By Kemol King and Sabrina Valle
GEORGETOWN/HOUSTON (Reuters) – Guyana’s lucrative agreement with an Exxon Mobil-led consortium in the South American country last year generated $6.33 billion for the partners, government data showed, yielding a net margin larger than that of chip-maker Nvidia Corp.
The trio’s combined net margin was 56%, greater than the 49% Nvidia earned in its most recent fiscal year.
The Stabroek offshore oil venture’s 2023 revenue soared 23% over the prior year, to $11.25 billion, as the addition of a third production vessel expanded output. The group is producing about 630,000 barrels of oil per day from three vessels and has three others coming.

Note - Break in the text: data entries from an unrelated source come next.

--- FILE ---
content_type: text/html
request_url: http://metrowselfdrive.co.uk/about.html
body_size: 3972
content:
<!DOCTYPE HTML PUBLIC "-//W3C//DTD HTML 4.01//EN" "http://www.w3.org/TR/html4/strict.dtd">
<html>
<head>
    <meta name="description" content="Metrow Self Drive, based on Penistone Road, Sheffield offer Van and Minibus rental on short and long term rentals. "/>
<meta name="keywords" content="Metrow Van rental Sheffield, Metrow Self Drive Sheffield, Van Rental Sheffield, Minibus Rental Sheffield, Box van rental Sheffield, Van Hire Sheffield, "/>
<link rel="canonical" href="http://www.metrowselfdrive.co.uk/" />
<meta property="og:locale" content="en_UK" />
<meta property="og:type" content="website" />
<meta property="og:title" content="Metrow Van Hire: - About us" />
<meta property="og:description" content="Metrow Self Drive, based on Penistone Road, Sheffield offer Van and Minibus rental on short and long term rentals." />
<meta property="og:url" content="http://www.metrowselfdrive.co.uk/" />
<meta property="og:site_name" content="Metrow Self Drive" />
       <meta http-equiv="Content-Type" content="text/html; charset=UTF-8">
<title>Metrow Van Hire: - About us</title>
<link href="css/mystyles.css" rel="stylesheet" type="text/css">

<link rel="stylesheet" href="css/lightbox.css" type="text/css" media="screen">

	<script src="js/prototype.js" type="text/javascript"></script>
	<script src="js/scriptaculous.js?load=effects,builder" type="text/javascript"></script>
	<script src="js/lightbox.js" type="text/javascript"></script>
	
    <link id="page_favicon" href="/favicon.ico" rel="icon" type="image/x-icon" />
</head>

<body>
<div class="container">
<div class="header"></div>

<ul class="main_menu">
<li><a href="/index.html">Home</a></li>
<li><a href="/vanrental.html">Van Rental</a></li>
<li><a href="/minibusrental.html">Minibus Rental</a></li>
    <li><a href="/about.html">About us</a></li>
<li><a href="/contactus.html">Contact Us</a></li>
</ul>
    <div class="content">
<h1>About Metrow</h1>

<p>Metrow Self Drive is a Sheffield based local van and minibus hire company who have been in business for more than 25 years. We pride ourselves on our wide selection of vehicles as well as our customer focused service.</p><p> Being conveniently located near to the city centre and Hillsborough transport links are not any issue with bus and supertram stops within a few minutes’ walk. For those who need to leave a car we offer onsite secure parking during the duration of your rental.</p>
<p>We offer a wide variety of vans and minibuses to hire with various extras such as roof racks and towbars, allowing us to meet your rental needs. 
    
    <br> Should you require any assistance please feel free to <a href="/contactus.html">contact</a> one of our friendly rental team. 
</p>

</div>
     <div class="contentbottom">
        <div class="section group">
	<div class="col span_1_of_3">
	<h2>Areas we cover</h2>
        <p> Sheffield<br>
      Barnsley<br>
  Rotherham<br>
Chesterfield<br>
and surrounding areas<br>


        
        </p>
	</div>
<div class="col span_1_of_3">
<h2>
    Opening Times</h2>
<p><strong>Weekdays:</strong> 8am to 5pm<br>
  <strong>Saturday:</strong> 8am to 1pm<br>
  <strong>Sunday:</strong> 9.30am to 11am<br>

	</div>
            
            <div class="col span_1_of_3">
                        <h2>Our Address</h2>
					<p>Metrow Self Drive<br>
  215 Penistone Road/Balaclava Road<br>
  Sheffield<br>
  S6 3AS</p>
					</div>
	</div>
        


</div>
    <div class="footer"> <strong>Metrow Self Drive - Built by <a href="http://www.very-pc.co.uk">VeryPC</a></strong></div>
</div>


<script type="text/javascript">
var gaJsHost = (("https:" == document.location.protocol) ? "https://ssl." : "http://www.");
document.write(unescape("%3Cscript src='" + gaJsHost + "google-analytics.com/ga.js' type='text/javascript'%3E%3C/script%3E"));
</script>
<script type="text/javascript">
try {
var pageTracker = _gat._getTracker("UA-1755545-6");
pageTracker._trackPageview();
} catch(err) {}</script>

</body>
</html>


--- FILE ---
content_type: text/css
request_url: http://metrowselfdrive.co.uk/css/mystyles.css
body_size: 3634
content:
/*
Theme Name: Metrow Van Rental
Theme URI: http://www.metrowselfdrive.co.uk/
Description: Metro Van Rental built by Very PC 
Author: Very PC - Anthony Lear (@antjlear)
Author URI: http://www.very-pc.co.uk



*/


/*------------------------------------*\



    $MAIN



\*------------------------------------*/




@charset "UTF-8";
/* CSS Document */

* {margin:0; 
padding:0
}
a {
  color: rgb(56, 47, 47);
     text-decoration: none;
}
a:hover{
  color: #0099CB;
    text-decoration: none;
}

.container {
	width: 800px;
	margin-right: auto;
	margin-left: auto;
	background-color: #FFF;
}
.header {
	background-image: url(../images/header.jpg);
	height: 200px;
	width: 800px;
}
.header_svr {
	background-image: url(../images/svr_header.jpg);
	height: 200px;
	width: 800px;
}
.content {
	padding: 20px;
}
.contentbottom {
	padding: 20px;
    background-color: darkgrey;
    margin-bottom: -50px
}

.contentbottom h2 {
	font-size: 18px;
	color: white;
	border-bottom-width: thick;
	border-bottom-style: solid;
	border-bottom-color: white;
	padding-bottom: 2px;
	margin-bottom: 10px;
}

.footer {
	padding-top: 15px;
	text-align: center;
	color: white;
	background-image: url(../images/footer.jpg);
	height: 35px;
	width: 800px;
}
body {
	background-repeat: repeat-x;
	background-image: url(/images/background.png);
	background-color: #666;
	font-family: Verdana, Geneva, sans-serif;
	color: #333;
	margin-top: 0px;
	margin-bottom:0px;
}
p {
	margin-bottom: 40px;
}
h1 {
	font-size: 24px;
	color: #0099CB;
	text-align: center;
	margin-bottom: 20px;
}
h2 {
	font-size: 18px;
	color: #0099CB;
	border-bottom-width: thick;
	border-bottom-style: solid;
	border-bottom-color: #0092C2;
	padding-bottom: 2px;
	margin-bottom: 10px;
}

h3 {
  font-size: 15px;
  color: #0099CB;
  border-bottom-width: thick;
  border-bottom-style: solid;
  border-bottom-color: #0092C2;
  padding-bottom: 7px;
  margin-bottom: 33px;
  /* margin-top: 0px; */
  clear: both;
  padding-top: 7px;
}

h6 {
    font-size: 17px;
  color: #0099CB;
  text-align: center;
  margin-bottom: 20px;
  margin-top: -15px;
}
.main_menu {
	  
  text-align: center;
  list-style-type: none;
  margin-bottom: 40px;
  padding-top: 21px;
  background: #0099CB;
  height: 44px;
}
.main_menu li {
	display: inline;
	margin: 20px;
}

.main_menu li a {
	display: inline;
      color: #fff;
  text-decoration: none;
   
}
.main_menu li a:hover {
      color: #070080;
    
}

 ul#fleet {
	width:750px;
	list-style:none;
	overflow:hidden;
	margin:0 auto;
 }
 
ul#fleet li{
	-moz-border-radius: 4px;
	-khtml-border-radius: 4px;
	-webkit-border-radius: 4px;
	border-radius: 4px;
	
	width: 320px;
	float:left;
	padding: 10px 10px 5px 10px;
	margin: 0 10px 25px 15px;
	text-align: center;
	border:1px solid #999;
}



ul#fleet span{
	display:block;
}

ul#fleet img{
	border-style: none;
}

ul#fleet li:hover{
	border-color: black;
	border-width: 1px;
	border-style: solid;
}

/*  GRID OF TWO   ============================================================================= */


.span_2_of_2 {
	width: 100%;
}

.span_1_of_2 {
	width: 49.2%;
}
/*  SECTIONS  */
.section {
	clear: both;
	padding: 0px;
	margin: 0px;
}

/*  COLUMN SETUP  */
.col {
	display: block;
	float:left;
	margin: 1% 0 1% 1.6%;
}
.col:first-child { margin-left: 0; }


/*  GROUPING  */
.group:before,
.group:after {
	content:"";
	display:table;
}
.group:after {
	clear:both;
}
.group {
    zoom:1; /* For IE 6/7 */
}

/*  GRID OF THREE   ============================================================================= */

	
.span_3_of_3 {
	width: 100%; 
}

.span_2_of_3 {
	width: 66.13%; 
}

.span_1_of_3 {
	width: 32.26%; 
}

The favorable contract terms have caused controversy. Chevron’s $53 billion bid to acquire Hess also has sparked a dispute with Exxon, which has challenged the sale.
Hess’s profits from the joint venture grew the fastest of the three partners, up 22% last year, on proportionately lower income tax expense than its partners. Its profit outstripped the $1.62 billion earning by the South American nation from its oil.

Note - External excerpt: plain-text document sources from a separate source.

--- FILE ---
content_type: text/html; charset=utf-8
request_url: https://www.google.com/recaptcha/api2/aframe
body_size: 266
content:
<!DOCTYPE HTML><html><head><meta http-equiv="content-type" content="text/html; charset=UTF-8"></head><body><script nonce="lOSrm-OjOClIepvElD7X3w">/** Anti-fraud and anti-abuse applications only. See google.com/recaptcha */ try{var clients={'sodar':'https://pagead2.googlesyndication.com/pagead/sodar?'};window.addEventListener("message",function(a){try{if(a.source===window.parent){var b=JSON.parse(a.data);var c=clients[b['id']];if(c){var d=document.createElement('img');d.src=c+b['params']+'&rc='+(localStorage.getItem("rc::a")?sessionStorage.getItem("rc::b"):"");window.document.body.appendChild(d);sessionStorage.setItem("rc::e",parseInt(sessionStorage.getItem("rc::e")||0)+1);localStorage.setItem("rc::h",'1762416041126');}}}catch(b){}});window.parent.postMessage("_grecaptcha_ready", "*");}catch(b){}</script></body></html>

Guyana government filings show Exxon’s net profit was $2.9 billion, Hess Corp earned $1.88 billion and CNOOC took home $1.52 billion from the Stabroek joint venture.
The favorable contract terms were secured from Guyana when exploration risks were high and the country’s oil potential was unknown, said Marcelo de Assis, an oil consultant specializing in Latin America.
Guyana has since revamped its oil contract terms that will roughly double the government’s share to 27.5%, but they apply only outside the Stabroek block.
“Profits will be high during the investment phase,” Assis said. “After costs are recovered, the group will pay more taxes and profits fall.”